Awesome

Video-BLIP2-Preprocessor

A simple script that reads a directory of videos, grabs a random frame, and automatically discovers a prompt for it. This makes unconditional/conditional video training easier to manage without manually prompting the differences in scenes.

Installation

git clone https://github.com/ExponentialML/Video-BLIP2-Preprocessor.git
cd Video-BLIP2-Preprocessor
pip install -r requirements.txt

Running

python preprocess.py --video_directory <your path of videos (vid1.mp4, vd2.mp4, etc.)> --config_name "My Videos" --config_save_name "my_videos"

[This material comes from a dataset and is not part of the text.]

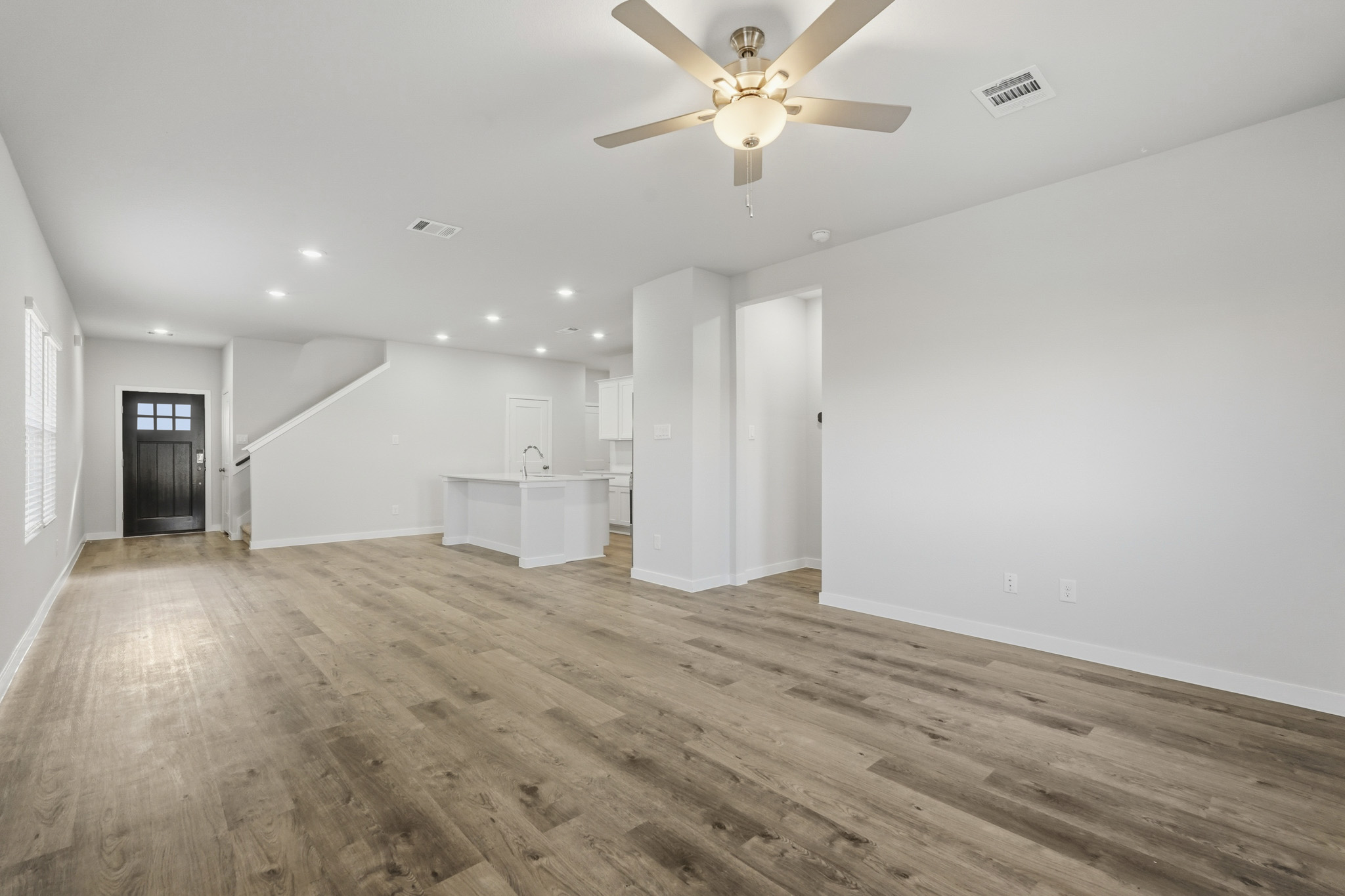A room with a wood floor and a ceiling fan.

If you wish to save the videos as individual clips, you can pass the `--clip_frame_data` argument like so:

python preprocess.py --clip_frame_data --video_directory 'videos' --config_name "My Videos" --config_save_name "my_videos"

Results

After running, you should get a JSON like this. You can then parse it any script that supports reading JSON files. Here is psuedo code of what your config may look like.

{
    "name": "My Videos",
    "data": [
        {
            "video_path": "./videos/video.mp4",
            "num_frames": 1000,
            "data": [
                {
                    "frame_index": 134,
                    "prompt": "a person is riding a bike on a busy street.",
                    
                    // When the argument --clip_frame_data is passed.
                    // This is applied to all items in 'data', but shown once here as an example.
                    "clip_path": "./my_videos/a person is riding a bike on a busy street_134.mp4" 
                },
                {
                    "frame_index": 745,
                    "prompt": "a person is wearing a blue shirt and riding a bike on grass."
                },
                ...
            ]
        },
        ...
    ]
}

Default Arguments

--config_name, help="The name of the configuration.", default='My Config'

--config_save_name, help="The name of the config file that's saved.", default='my_config'

--video_directory, help="The directory where your videos are located.", default='./videos'

--clip_frame_data, help="Save the frames as video clips to HDD/SDD. Videos clips are saved in the same folder as your json directory.", default=False

--max_frames, help="Maximum frames for clips when --clip_frame_data is enabled.", default=60

--random_start_frame, 
help="Use random start frame when processing videos. Good for long videos where frames have different scenes and meanings.", 
action='store_true', 
default=True

--beam_amount, help="Amount for BLIP beam search.", default=7

--prompt_amount, help="The amount of prompts per video that is processed.", default=25

--min_prompt_length, help="Minimum words required in prompt.", default=15

--max_prompt_length, help="Maximum words required in prompt.", default=30

--save_dir, help="The directory to save the config to.", default=f"{os.getcwd()}/train_data"